Video Shows Moment Joe Biden Meets China's Xi for First Time as President

Joe Biden has shaken hands with Chinese counterpart Xi Jinping for the first time since becoming U.S. president ahead of crunch talks in Asia.

Biden and Xi are among the heads of state attending the G20 summit in Bali, Indonesia, from November 15 to 16. Having met multiple times as vice presidents of their respective countries, their meeting on the sidelines of the event is their first in person as leaders.

Footage showed the two presidents greeting one another in front of the international press and posing for photographs inside a conference room before sitting down across from each other with large entourages of interpreters and senior advisers.

Joe Biden, China's Xi Jinping Meet
President Joe Biden, right, and President Xi Jinping of China shake hands as they meet on the sidelines of the G20 summit in Nusa Dua on the Indonesian resort island of Bali on November 14, 2022. SAUL LOEB/AFP via Getty Images

The United States and China are engaged in a high-stakes competition for global leadership and remain at odds over myriad issues. These include bilateral trade, conflicting positions on the war in Ukraine, and Beijing's opposition to Washington's support for Taiwan's defense preparations in the face of increasing Chinese pressure on the self-governing island that Beijing claims as part of China.

In brief opening remarks ahead of what was expected to be an hours-long meeting, Biden recalled his last meeting with China's president five years ago at the World Economic Forum in Davos.

The U.S. and China have a "responsibility" to show the world that the two countries can "manage our differences," Biden said. Xi responded by saying he anticipated a "candid and in-depth exchange of views," with his American counterpart.

Both men arrived at the Indonesian resort having bolstered their respective domestic political positions.

Biden's Democrats have emerged from the midterm election largely intact, having kept control of the Senate amid a widely expected "red wave" that never materialized. The battle to control the House of Representatives remains a toss-up.

Meanwhile, China's Xi, who traveled abroad for the first time this fall after more than two years of isolation during the COVID-19 pandemic, secured an unprecedented third five-year term as leader last month, installing loyalists and demoting rivals.

Washington and Beijing have both signaled their desire to curb geopolitical tensions despite recent fallouts and public admissions—at least from the U.S. side—that no meaningful progress would be made at Monday's talks.

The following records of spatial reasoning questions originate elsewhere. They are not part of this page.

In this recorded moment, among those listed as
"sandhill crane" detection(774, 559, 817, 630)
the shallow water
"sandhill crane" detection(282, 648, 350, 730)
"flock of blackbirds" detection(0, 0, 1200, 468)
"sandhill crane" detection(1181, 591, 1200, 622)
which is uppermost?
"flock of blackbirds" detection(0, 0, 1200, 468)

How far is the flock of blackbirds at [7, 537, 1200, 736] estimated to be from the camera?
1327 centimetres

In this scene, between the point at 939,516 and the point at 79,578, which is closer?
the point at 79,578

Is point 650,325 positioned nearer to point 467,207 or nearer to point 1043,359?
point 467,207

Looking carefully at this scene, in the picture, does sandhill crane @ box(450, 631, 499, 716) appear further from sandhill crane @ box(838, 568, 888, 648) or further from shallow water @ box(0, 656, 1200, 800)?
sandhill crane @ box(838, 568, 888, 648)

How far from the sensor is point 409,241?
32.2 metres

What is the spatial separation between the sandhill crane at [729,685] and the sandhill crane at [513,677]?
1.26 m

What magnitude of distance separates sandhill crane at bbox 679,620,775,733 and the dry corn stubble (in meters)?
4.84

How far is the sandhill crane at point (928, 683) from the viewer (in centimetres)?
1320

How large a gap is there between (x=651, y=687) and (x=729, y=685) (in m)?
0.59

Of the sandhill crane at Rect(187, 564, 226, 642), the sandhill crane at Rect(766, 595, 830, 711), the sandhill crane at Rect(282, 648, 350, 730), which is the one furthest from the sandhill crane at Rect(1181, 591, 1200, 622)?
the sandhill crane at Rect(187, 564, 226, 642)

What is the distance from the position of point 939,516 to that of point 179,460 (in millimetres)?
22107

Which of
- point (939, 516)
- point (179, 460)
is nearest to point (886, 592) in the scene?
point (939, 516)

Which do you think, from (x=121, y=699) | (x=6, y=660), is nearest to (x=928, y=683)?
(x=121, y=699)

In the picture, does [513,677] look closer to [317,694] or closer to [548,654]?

Biden previewed the all-important meeting by saying he and Xi would establish each other's "red lines."

"We have very little misunderstanding," he told reporters in Phnom Penh, Cambodia, where he took part in the annual East Asia Summit on Sunday.

"We just got to figure out where the red lines are and...what are the most important things to each of us going into the next two years," he said.

Jake Sullivan, the president's national security adviser, told an Air Force One press gaggle en route to Asia that Biden would tell Xi the U.S. was "prepared for stiff competition with China but does not seek conflict, does not seek confrontation."

Biden wanted to ensure that both countries "operate according to a set of well-established, agreed rules, including on freedom of navigation, on a level playing field for economics, and on refraining from the use of intimidation or coercion or aggression," Sullivan said.

Xi would likely carry a similar message. China's president, while recognizing the U.S. as a trading partner of major import, increasingly views Washington's strategic decisions as an attempt to contain the country's economic development, despite the White House's statements to the contrary.

Among other topics, the leaders were expected to discuss the Biden administration's move in October to cut off China from high-end semiconductor technology on national security grounds.

Updated 11/14/22, 5:50 a.m. EST: This article was updated with more context.